Nucky, meanwhile, spends the kind of “all in this together” evening with Owen and Rowland—hiding out in a hard, cold basement—that should lead to a lifelong bond. And Owen does try to nurture that. He tells Nucky stories about life back in the old country, treating him more as a friend and fellow countryman than a boss. But Nucky is stewing throughout, remembering how Doyle asked Owen whether he approved of Nucky’s rerouting plan. After both his brother and his protégé tried to kill him last season, Nucky’s no longer in the “trust” or “loyalty” business. He guns down Rowland, to prove a point to Owen that he’s not to be thought of as weak, or able to be undermined.

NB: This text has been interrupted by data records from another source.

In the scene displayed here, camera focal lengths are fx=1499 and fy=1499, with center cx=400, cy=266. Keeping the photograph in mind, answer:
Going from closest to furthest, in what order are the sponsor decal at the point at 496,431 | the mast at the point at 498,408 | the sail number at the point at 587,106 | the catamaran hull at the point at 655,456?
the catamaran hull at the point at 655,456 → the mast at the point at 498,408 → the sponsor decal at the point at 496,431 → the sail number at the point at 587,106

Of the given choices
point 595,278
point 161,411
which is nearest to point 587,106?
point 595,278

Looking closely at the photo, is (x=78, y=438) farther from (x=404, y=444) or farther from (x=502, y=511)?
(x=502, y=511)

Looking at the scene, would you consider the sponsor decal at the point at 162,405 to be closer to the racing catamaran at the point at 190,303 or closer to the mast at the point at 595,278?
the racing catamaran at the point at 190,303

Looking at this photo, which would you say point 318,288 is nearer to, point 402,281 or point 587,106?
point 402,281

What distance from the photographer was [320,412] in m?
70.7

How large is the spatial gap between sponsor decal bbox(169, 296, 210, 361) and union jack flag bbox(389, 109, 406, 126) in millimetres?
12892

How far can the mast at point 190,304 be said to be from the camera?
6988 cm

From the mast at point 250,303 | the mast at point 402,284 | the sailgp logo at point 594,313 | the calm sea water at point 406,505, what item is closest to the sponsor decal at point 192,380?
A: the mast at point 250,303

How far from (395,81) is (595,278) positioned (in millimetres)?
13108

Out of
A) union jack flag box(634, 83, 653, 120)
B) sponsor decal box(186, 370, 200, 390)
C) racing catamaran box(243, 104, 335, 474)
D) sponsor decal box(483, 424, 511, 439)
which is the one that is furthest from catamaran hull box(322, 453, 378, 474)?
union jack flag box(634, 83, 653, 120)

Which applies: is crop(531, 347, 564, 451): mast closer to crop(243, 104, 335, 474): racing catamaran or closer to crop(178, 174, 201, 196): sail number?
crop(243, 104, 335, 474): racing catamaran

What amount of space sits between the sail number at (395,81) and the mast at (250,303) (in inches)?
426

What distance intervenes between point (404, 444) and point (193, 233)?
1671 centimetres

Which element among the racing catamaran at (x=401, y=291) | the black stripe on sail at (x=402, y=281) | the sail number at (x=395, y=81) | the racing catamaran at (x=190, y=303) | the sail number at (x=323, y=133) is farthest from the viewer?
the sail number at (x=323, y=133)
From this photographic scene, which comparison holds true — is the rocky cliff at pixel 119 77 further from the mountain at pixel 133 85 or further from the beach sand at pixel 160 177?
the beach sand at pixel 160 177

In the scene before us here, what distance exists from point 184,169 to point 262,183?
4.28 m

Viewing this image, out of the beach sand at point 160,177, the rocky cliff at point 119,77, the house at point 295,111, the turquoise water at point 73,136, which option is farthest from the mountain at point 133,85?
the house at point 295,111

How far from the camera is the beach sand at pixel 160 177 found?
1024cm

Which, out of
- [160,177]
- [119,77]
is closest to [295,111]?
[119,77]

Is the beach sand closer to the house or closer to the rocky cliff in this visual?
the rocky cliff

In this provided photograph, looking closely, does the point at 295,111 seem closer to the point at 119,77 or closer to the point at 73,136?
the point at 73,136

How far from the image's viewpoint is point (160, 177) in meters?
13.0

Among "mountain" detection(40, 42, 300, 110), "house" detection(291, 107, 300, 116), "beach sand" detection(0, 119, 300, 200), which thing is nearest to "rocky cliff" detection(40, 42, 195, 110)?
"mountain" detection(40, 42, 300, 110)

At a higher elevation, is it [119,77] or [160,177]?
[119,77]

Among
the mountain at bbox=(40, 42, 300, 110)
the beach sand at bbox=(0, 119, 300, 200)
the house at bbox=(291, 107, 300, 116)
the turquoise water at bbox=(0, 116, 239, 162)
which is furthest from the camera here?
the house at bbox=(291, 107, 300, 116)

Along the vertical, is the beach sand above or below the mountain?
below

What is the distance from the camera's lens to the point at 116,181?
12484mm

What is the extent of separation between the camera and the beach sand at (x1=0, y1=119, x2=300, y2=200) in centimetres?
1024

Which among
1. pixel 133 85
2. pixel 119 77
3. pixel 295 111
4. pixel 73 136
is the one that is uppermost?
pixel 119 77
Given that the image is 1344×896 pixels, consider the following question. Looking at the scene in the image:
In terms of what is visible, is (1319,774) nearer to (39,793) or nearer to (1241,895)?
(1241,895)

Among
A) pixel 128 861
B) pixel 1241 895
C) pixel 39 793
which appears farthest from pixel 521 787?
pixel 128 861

Which brings us to that ending that’s been haunting me, where we get to see something that’s only been described to us before: Capone playing his mandolin and singing to his son, who enjoys feeling the vibrations. The song, “My Buddy,” speaks to Nucky’s sense of loss and loneliness, and plays on the soundtrack as Nucky runs into Eli on the boardwalk. Eli, to whom Nucky said earlier in this episode,  “Allowing you to simply go to jail is the last gift I’ll ever give you,” does the brotherly thing, informing Nucky about the ambush. Will this be the start of a reconciliation? Because man, if anyone could ever use a buddy, it’s Nucky.

Stray observations:

  • As I’m sure you’ve heard by now, Boardwalk Empire has been renewed for a fourth season, which is probably good news for the season we’re watching now. It means (perhaps) that HBO is satisfied with both the ratings and the creative direction of the episodes we haven’t seen yet. It also means we can look forward to another round of “this show is nothing special” think pieces next fall.
  • Margaret sees in the paper that her aviatrix heroine Carrie Duncan’s plane has crashed. In one of the advance reviews I read of this season, one of the Boardwalk Empire naysayers pointed to this moment as an example of the show at its most thudding, but honestly, it just struck me as more informational than anything, especially since it’s not tied to any major setback for Margaret. It’s a meaningful symbolic moment, sure, but hardly gravid with import.
  • Nick Robinson is the actor who played Rowland Smith, by the way. (I was forgetting to add the “w” to his first name; that’s why I couldn’t find him via Google right away.)
  • Extending the notion of factions: Everyone on Boardwalk Empire has their own bought-and-paid-for feds, and apparently gangsters can be busted by their enemy’s cops. (That may explain why Nucky did not much enjoy it when his fed joked “looks like you stepped straight into our trap” when he and Nucky met at Rowland’s place.)
  • I mentioned the loveliness of the Tabor Heights set last week, but the exteriors around the Rowland Smith house were pretty evocative too.
  • Nobody ever respects good phone etiquette on TV, particularly if they’re having sex when they get a call. That always drives me crazy. Give it a rest, lovebirds; respect the person on the line.
  • Hello, anyone there? Lon Chaney? Norma Talmadge? Mr. Poofles?